§ Consignes
A) Réécrivez le passage du texte sur le Vatican et Nicolas Sarkozy en commençant par « Depuis, la Rome » et en continuant jusqu'à « le dossier israélo-palestinien. ». Remplacez-y « Quai d'Orsay » par « ministère français des Affaires étrangères ».
B) Répondez aux questions suivantes sur le texte consacré au Vatican et à Nicolas Sarkozy.
(i) Quel pourcentage d'électeurs catholiques le texte indique-t-il pour le premier tour ?
(ii) Avec quel organisme l'ancien ministre de l'intérieur a-t-il contribué à organiser l'islam ?
(iii) Quel article du mini-traité est cité ?

§ Texte fourni

Le 6 mai, ce pape a salué la victoire présidentielle de Nicolas Sarkozy, à laquelle avait contribué une large majorité d'électeurs catholiques (50 % au premier tour). Le Vatican avait apprécié sa campagne sur les "valeurs" aux accents barrésiens, ses références à l'héritage chrétien de la France et de l'Europe (Jeanne d'Arc, Mont-Saint-Michel), ses réserves à l'entrée de la Turquie dans l'Union européenne (UE), sa défense de la famille traditionnelle, son hostilité au mariage homosexuel.
Depuis, la Rome papale loue "l'homme de convictions" et sa pratique d'une "saine laïcité", celle qui ne réduit pas la religion au seul espace privé, mais lui donne toute sa place - y compris à l'islam que l'ancien ministre de l'intérieur a contribué à organiser avec le Conseil français du culte musulman (CFCM) - dans le débat public.
Bref, le pape mise sur une France appelée, dans un semestre, à présider l'UE. Il saura gré au président français de tenir bon sur la Turquie, sur l'obligation faite à l'Union, dans le mini-traité, de "maintenir un dialogue ouvert, transparent et régulier avec les Eglises" (article 15). Entre le Quai d'Orsay et la diplomatie vaticane, une concertation s'est également ébauchée sur le Liban (et le rôle du cardinal Nasrallah Sfeir, patriarche des maronites), puis sur le Proche-Orient, notamment sur le dossier israélo-palestinien.

Données d'ancrage spatial:
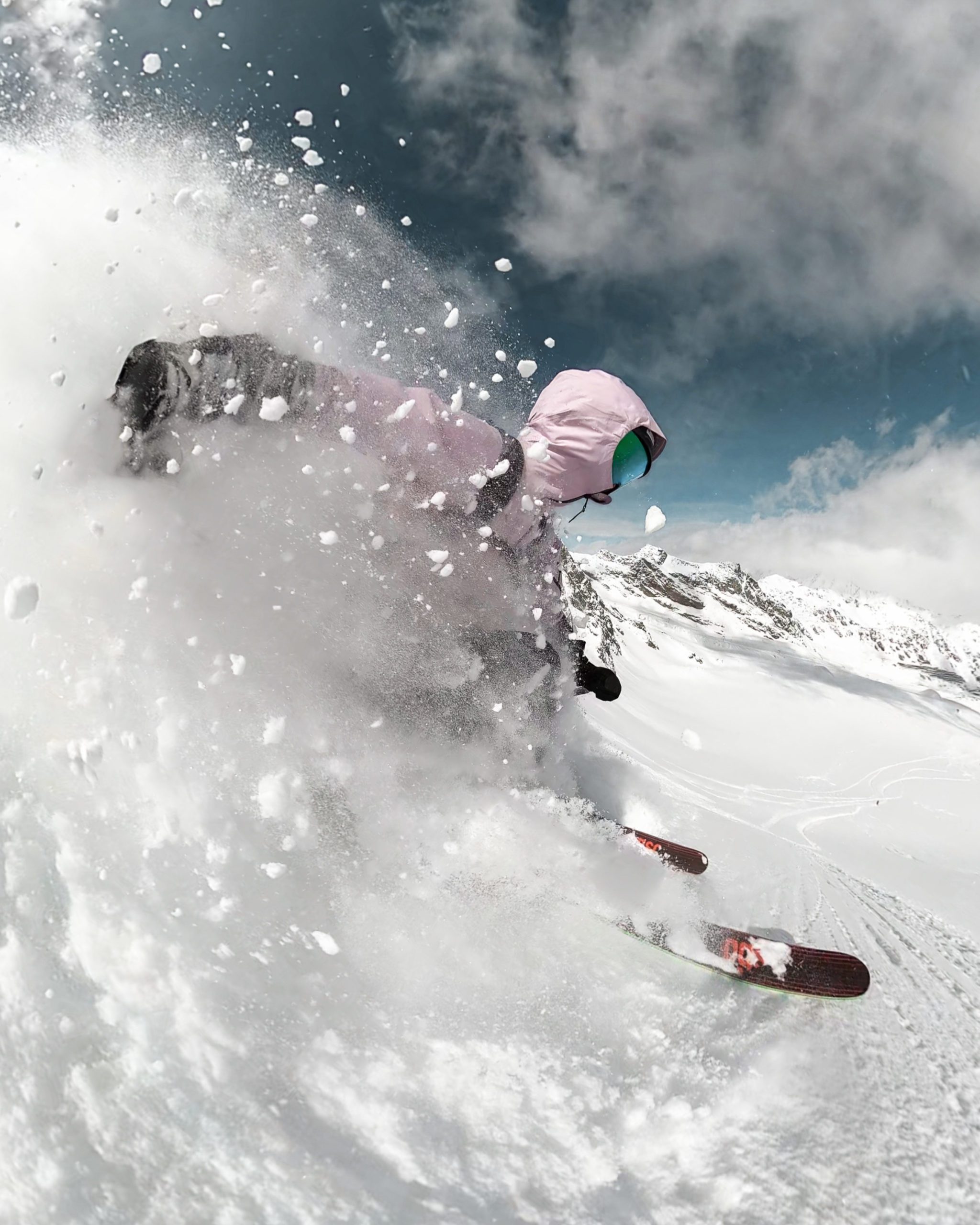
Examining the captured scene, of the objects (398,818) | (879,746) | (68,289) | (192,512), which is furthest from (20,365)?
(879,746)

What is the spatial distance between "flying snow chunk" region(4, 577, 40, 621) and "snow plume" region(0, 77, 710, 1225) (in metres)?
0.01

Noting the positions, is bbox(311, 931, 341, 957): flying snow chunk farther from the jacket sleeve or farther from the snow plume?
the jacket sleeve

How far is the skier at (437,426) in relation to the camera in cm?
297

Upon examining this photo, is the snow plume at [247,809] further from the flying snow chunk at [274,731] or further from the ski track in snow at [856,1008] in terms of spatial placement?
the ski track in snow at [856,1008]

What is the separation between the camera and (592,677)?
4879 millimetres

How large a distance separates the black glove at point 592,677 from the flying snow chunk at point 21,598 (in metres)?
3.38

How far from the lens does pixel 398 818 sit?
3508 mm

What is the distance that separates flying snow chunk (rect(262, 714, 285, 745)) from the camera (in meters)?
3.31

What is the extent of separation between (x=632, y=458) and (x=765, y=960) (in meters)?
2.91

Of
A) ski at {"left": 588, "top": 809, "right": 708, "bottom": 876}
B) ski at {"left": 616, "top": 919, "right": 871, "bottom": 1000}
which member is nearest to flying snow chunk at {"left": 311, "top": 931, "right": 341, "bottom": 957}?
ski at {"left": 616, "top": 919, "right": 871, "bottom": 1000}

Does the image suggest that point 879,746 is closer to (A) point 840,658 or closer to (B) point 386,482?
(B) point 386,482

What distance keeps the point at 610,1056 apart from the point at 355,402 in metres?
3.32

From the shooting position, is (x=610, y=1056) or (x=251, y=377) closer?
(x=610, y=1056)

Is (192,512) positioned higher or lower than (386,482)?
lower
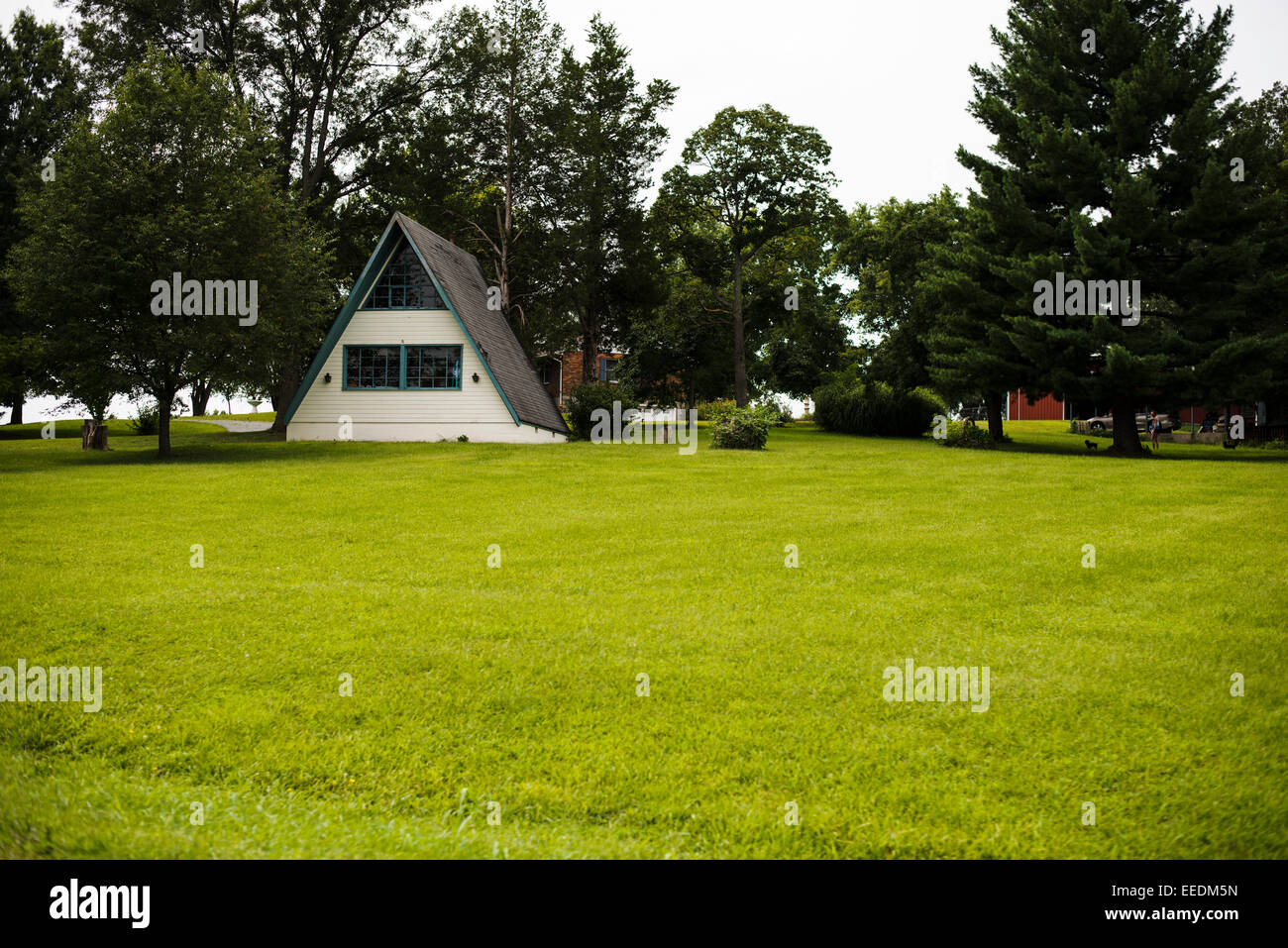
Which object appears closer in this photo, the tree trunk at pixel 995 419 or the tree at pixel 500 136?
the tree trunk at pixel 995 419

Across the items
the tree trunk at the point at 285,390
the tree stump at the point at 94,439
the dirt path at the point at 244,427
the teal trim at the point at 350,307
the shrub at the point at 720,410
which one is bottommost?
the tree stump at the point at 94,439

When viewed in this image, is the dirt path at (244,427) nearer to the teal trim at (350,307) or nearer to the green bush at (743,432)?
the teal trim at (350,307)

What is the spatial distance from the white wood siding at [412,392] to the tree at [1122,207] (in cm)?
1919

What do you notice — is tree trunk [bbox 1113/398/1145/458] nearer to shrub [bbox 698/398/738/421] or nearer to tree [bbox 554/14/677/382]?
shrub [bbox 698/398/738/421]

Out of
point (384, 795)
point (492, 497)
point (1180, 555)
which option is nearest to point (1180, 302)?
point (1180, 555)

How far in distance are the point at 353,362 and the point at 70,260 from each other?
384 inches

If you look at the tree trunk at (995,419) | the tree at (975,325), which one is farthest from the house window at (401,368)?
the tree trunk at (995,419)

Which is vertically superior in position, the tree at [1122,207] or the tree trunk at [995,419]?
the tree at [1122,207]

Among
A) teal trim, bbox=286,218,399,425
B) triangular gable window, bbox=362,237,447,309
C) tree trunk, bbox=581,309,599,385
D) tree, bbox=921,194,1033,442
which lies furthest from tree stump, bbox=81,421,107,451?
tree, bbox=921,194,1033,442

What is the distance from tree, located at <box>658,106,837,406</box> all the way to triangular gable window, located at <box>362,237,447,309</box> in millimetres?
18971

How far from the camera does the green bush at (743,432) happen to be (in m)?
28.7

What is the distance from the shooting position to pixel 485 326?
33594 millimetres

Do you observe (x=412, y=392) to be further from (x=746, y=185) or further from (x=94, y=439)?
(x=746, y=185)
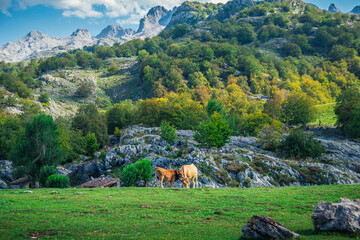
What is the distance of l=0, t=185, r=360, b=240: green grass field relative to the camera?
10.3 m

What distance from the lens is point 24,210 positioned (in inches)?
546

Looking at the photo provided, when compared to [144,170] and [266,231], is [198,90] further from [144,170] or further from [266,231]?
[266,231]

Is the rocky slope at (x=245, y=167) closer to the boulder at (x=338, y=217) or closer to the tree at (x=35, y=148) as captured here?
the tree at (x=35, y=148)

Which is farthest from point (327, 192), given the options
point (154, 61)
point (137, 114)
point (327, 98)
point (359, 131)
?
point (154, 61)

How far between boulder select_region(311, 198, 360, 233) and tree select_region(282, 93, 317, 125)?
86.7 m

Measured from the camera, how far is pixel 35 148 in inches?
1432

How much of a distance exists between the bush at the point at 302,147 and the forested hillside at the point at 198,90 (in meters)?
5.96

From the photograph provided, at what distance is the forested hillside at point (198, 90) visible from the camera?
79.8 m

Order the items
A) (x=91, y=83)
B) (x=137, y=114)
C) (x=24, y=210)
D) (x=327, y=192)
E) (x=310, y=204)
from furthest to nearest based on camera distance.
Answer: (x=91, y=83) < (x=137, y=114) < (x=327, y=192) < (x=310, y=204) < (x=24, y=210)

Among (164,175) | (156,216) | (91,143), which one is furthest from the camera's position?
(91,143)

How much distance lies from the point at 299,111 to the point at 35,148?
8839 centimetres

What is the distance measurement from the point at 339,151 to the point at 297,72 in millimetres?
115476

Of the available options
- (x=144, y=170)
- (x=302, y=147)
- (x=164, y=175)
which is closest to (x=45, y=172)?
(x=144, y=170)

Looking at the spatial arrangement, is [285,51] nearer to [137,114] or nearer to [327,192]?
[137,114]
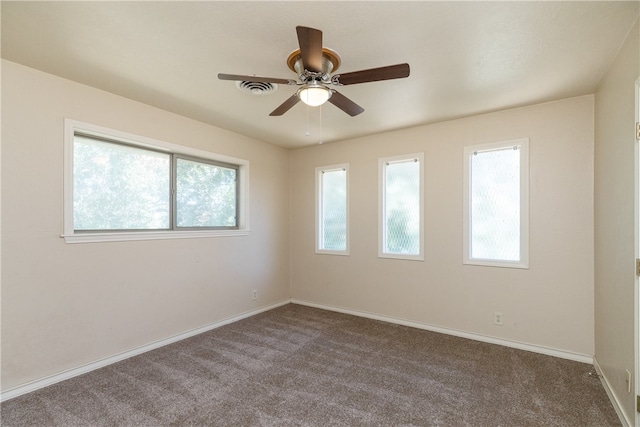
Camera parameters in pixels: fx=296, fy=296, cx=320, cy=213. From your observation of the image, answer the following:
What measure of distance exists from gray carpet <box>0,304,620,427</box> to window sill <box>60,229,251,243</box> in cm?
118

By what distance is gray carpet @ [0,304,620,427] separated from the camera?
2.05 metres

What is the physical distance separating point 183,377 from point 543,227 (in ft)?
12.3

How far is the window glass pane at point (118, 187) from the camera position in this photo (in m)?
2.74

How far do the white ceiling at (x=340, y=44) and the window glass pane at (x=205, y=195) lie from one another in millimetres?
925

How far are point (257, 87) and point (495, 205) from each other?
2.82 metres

§ Corrigé des activités
A)
Depuis, la Rome papale loue "l'homme de convictions" et sa pratique d'une "saine laïcité", celle qui ne réduit pas la religion au seul espace privé, mais lui donne toute sa place - y compris à l'islam que l'ancien ministre de l'intérieur a contribué à organiser avec le Conseil français du culte musulman (CFCM) - dans le débat public.
Bref, le pape mise sur une France appelée, dans un semestre, à présider l'UE. Il saura gré au président français de tenir bon sur la Turquie, sur l'obligation faite à l'Union, dans le mini-traité, de "maintenir un dialogue ouvert, transparent et régulier avec les Eglises" (article 15). Entre le ministère français des Affaires étrangères et la diplomatie vaticane, une concertation s'est également ébauchée sur le Liban (et le rôle du cardinal Nasrallah Sfeir, patriarche des maronites), puis sur le Proche-Orient, notamment sur le dossier israélo-palestinien.

B)
(i) 50 %.
(ii) Le Conseil français du culte musulman (CFCM).
(iii) L'article 15.